The photographers still using 8x10 transparancy films are seemingly those still in the belief that transparency film is the better choice to deliver to a print shop or an advertizing agency. Of course one can display a tranparancy also on a light table or at a wall in a light box, or even free hanging with an opalescent backing. But again, here a print-film of same size would work too.

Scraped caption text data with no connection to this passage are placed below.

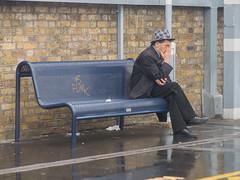 6 Funk (Magic Pea) Tags: street man london hat station photography photo candid platform streetphotography unposed eastlondon londonfields headinhands magicpea 6funk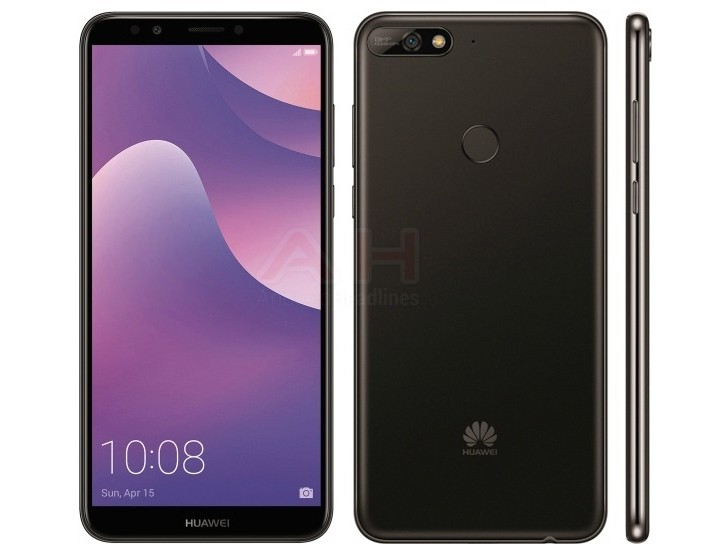 Huawei Y7 (2018) press renders leak, shows off an 18:9 screen, fingerprint sensor and more
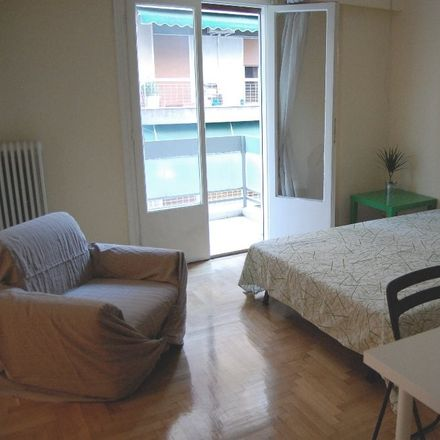 Rent this 3 bed room on Καλλιδρομίου 63 in 114 73 Athens, Greece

Drew: I scan Velvia. But I don't try to mach the color of the chrome when I digitally process the scans. When the color shows "right" on the screen so my eyes are satisfied, that's it. Why should I match what some probably dead Japanese engineer decided 50 years ago the color palette he liked when he formulated Velvia 50? I'm the "artist." of my pictures, not him. When I scan, I don't check to see if I matched the original Velvia colors. Having said that, I like starting with the Velvia colors and let the colors come up more or less "normal". When I had 16x20 enlargements printed 25 years ago of my Velvia 50 medium format, the pro lab shot an internegative 4x5 and printed that on I think R paper? (not sure). Wouldn't the lab have had latitude of how the colors printed even with chemical printing? How about with Cibachromes? So were the colors matched then chemically either?How about not being scanned at all, and printed otherwise? Scanners were an afterthought. New Ektachrome sheets have a certain mico-texture overcoat in common with Kodak's current color neg sheet films that is claimed to improve scanning. I find it helpful is reducing Newton ring risk in optical enlargement. But dye-wise, all of this represents a parallel evolution of particular refinements which apply to color reproduction in general, not necessarily the ability to post-correct errors by restructuring curves and saturation afterwards. If something is actually there it can be retrieved fully darkroom style too. Bu if it's something make-believe digitially added, well, I don't personally consider that to be photography at all, at least in the blatant sense one encounters such nonsense nowadays. I like being confined within the specific hue and contrast signatures of specific films. In that respect, choice is nice.
That's good advice. Whenever I adjust saturation, contrast, curves, etc., I try not to overdo it. I'll even back off a little just in case. My theory is I don't want people to think it was photoshopped by overdoing anything. I want them to look at a natural landscape picture and say that it actually could have looked like that when I was there. Of course with Velvia, that's often hard to do. For example, of the two samples above, I think the first is more natural. The second is more saturated and contrasty, although by itself, people may like it more that way.Hi Alan. There is absolutely no color photographic medium which reproduces things exactly as our eye sees them. Digital printing is no exception. Every film and print medium has its own idiosyncrasies. The whole point is to thoughtfully understand these, and like any good illusionist, render a personal impression of reality which seems convincing at some level. Most labs were on the clock and had to make compromises. Internegative results were among the worst in this respect. I know what is involved in making very high quality internegs, and it's a lot of work. If I were to offer this as a service to others, I'd realistically have to charge ten times as much as the commercial labs did, maybe way more than that. As per Cibachrome, the dyes were geared to fade-resistance and matching dye-destruction chemistry. Results could be stunning; but again, if one wanted optimal results, you began with a chrome that made sense for the characteristics of the medium itself. Ciba was indeed quite idiosyncratic with respect to color reproduction, but no worse than current inherent inkjet flaws, just different. Modern chromogenic RA4 papers are better balanced, but color neg film itself has a lot of odd characteristics, depending on what prime usages a particular film has been engineered to do best. So just pick what you enjoy doing, do it well, and don't worry about it.